▽
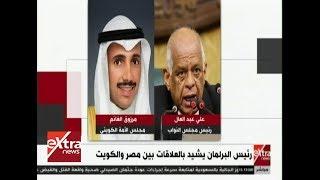 رئيس البرلمان يشيد بالعلاقات بين مصر والكويت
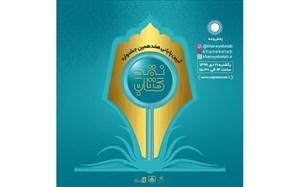 برگزیدگان جشنواره «نقد کتاب» معرفی شدند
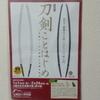 九州国立博物館ー特集展示「刀剣ことはじめ 国宝・重要文化財にまなぶ刀剣入門」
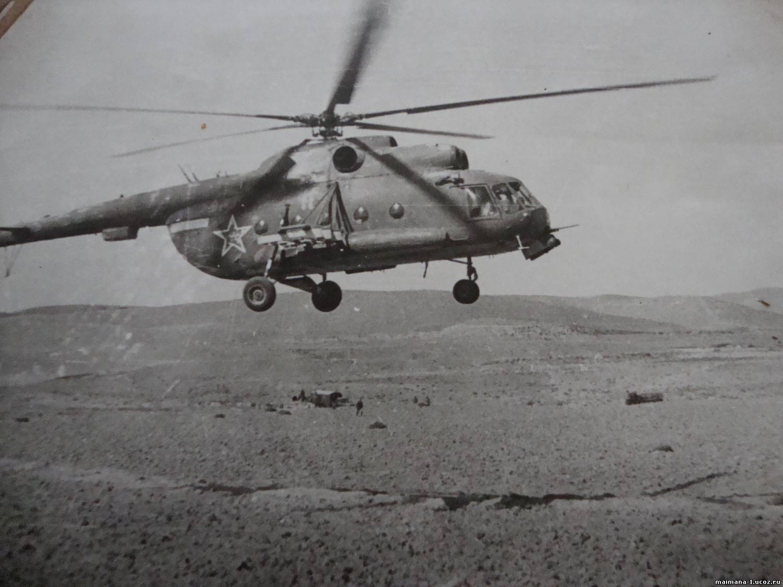 avions et hélicoptères soviétique AFGANISTAN%2B1983%2BMI-8%2B11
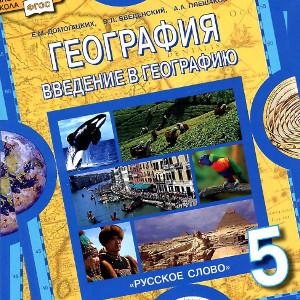 География. Введение в географию. 5 класс. Учебник. Фгос.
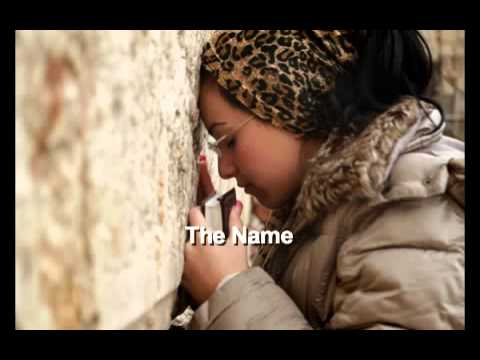 """The Name"""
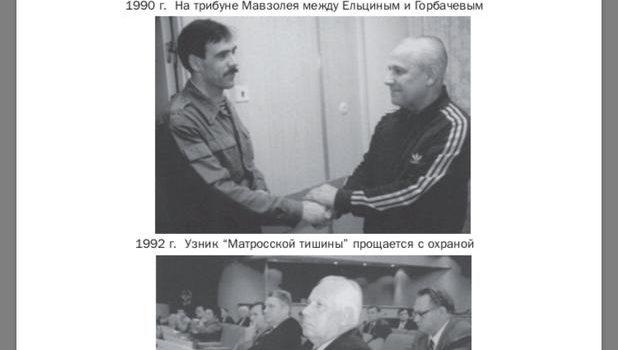 Умер Анатолий Иванович Лукьянов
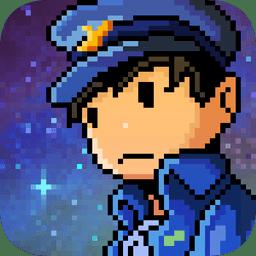 像素星舰无限绿钞内购版(Pixel Starships)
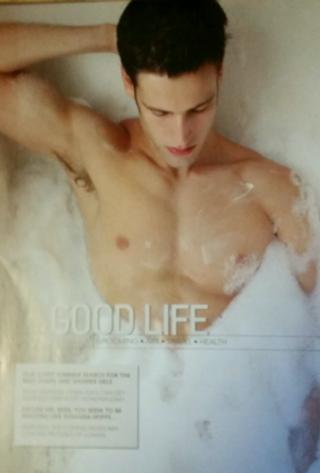 Metrosource.bathtub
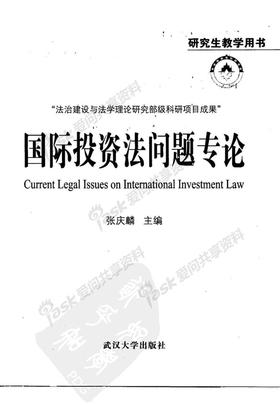 国际投资法问题专论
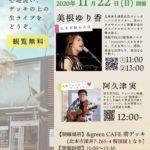 北本市観光大使の美根ゆり香さんのLIVEが再び開催されます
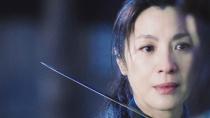 《剑雨》  日本版预告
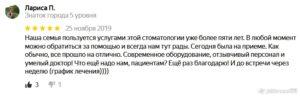 Отзыв о стоматологии 191115 Ольга Николаевна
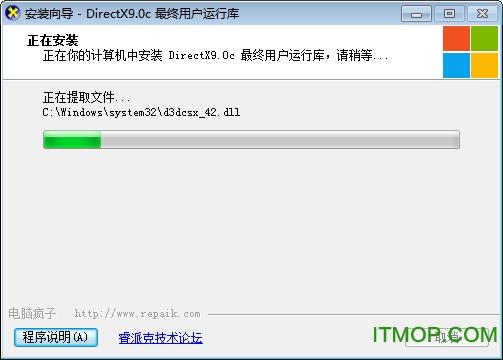 DirectX 9.0C(dx9.0c) 32位 0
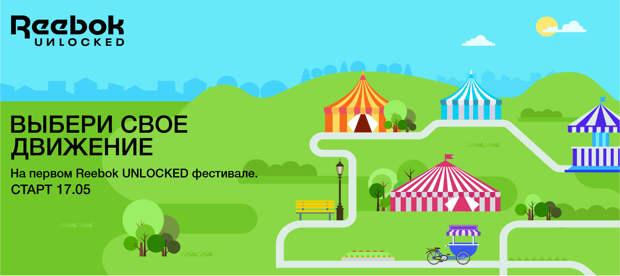 Reebok приглашает всех на пятидневный онлайн-фестиваль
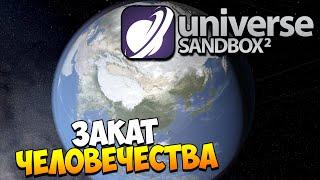 Universe Sandbox 2 | Эксперименты с Землей (Alpha 18)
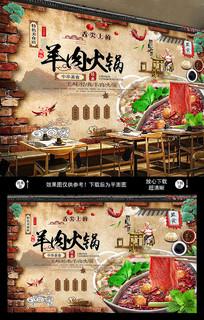 羊肉火锅海报美食背景墙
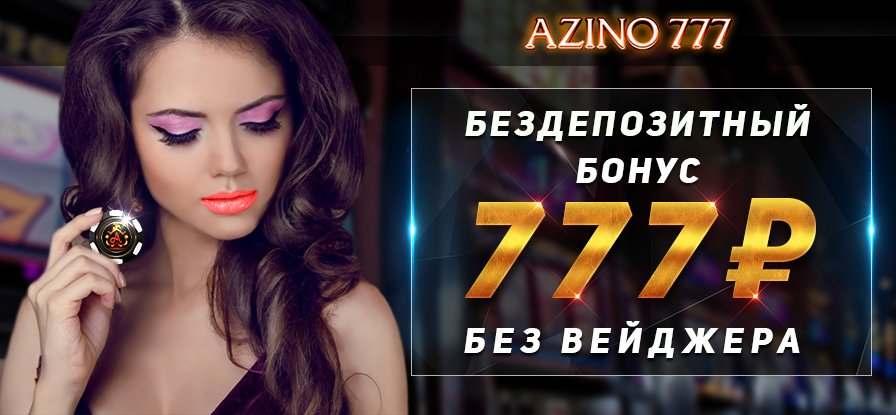Популярные игровые автоматы с повышенной денежной отдачей от Азино 777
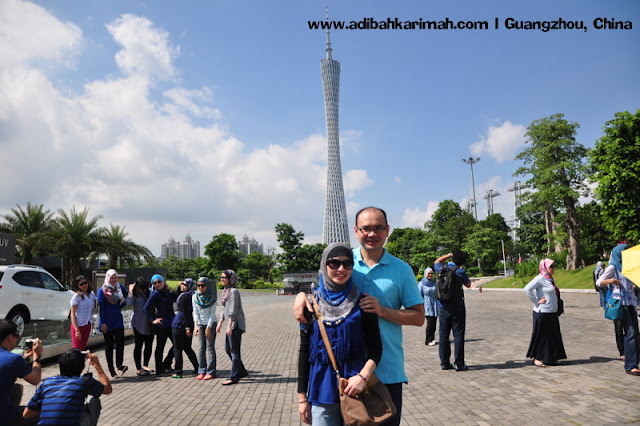 Sneak Preview free holiday to Guangzhou for premium beuatiful top agent from green leaders group picture infront of tower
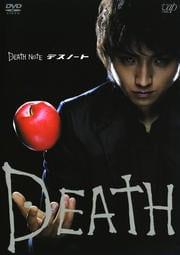 DEATH NOTE デスノート 前編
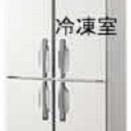 お問合せの4ドア省エネ冷凍冷蔵庫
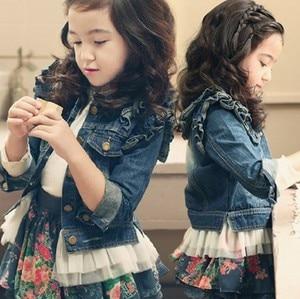 2019 spring and autumn new Korean girls denim jacket girls lace side long sleeve shirt children's clothing cardigan braid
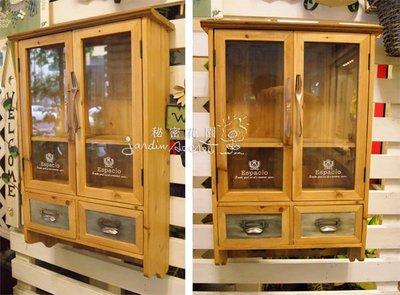 壁櫃--南法鄉村風質樸仿舊木作刀叉造型...
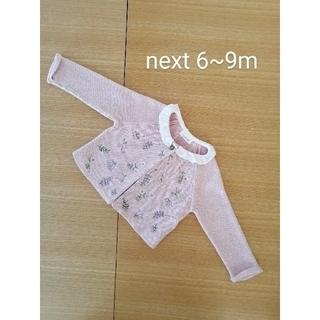NEXT - next 花柄刺繍カーディガン 6~9m 70 80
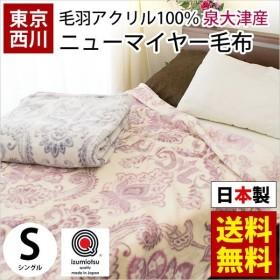 毛布 シングル 東京西川 日本製 毛羽アクリル100% 軽量 ニューマイヤー掛け毛布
△
- _WHAT IS EXPECTED_
What should come back is an exact copy of the lines above from the line with "Умер Анатолий Иванович Лукьянов" to the line with "Популярные игровые автоматы", both included, minus the pictures.

- _WRITTEN RESPONSE_
 Умер Анатолий Иванович Лукьянов
 像素星舰无限绿钞内购版(Pixel Starships)
 Metrosource.bathtub
 国际投资法问题专论
 北本市観光大使の美根ゆり香さんのLIVEが再び開催されます
 《剑雨》  日本版预告
 Отзыв о стоматологии 191115 Ольга Николаевна
 DirectX 9.0C(dx9.0c) 32位 0
 Reebok приглашает всех на пятидневный онлайн-фестиваль
 Universe Sandbox 2 | Эксперименты с Землей (Alpha 18)
 羊肉火锅海报美食背景墙
Популярные игровые автоматы с повышенной денежной отдачей от Азино 777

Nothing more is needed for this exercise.